> **Instructions for the task**
Reproduce exactly the lines below, starting with the line that contains "Which item of" and ending with the last line of the records, both included, and nothing else.

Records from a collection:
----------------

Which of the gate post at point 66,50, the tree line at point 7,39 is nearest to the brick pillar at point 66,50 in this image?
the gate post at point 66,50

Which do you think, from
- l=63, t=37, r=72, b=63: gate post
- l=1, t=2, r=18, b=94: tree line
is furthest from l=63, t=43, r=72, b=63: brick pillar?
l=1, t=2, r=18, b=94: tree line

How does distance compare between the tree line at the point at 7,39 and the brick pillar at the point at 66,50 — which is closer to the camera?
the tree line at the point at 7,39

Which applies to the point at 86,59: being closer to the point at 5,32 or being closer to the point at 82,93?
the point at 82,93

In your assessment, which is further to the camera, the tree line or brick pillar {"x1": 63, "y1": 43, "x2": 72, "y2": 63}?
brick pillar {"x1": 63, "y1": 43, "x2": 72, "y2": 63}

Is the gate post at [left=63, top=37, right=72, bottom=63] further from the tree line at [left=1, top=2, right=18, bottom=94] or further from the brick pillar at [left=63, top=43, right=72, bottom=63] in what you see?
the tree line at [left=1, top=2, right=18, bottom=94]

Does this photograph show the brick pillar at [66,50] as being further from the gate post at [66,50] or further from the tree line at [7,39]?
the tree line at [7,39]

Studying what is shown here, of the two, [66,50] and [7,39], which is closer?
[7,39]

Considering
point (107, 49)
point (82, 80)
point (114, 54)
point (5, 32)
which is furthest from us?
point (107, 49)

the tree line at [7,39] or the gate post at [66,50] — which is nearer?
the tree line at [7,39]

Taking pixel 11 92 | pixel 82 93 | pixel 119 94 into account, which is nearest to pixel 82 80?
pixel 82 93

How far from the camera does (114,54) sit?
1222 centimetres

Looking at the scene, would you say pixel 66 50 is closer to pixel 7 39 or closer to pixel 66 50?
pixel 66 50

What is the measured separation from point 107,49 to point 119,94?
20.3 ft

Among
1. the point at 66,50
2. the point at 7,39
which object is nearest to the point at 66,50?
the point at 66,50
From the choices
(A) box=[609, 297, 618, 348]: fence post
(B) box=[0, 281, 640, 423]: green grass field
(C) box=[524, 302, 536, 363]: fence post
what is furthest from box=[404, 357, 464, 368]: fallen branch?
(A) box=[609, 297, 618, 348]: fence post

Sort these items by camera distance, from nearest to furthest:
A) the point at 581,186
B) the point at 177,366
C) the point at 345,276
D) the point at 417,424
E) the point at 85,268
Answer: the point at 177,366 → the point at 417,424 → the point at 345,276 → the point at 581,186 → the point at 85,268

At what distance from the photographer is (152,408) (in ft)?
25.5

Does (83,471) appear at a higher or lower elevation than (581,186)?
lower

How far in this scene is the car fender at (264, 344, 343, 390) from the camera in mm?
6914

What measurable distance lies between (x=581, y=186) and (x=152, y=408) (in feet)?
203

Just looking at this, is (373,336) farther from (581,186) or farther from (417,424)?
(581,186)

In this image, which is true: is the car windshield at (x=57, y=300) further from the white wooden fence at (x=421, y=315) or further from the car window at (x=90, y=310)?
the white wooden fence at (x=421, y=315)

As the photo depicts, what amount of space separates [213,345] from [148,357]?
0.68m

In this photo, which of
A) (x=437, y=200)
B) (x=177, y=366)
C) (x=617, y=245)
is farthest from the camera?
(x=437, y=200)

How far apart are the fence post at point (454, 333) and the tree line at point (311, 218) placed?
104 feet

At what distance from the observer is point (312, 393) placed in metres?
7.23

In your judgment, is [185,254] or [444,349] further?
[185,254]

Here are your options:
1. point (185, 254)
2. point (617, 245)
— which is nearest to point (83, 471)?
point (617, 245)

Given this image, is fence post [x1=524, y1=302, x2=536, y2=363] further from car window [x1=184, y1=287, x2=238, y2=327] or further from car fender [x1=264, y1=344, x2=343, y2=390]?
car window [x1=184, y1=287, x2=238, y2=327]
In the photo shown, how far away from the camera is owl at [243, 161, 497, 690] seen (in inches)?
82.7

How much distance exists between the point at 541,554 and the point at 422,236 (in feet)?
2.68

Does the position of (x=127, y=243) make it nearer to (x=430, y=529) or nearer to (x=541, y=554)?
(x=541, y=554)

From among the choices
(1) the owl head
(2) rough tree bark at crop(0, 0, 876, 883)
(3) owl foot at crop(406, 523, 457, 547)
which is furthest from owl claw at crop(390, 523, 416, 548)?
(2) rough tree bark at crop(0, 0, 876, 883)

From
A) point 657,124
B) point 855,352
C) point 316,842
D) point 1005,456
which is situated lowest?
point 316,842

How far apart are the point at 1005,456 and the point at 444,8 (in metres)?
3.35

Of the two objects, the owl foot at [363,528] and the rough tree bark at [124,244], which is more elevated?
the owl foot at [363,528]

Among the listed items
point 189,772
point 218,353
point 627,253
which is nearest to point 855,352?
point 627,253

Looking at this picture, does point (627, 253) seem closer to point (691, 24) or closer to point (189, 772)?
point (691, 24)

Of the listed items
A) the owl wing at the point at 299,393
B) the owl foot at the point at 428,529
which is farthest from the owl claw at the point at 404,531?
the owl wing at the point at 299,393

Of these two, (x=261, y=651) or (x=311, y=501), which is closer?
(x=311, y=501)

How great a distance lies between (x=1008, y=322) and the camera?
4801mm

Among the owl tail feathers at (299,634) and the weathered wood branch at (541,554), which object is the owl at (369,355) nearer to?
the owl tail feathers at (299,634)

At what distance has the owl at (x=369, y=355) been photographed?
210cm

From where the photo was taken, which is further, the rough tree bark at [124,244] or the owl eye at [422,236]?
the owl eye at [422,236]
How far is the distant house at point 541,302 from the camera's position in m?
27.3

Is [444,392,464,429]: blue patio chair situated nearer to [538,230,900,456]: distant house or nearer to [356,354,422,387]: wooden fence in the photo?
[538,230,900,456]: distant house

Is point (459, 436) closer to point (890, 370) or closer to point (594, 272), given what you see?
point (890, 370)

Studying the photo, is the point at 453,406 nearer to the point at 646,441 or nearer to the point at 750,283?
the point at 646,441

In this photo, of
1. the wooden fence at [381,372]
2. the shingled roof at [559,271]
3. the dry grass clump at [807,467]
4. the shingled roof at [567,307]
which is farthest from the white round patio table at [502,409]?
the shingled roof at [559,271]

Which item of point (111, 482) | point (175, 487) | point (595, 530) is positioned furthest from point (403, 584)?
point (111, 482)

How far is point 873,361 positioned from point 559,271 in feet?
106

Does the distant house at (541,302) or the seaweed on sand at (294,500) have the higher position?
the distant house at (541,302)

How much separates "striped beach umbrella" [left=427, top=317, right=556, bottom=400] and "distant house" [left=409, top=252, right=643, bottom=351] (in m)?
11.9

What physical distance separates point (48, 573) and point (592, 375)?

----------------

> **Answer to this task**
Which item of point (111, 482) | point (175, 487) | point (595, 530) is positioned furthest from point (403, 584)?
point (111, 482)

How far is point 873,361 positioned from point 559,271 in feet?
106

Does the distant house at (541,302) or the seaweed on sand at (294,500) have the higher position?
the distant house at (541,302)

How much separates "striped beach umbrella" [left=427, top=317, right=556, bottom=400] and "distant house" [left=409, top=252, right=643, bottom=351] (in m)?
11.9

What physical distance separates point (48, 573) and point (592, 375)?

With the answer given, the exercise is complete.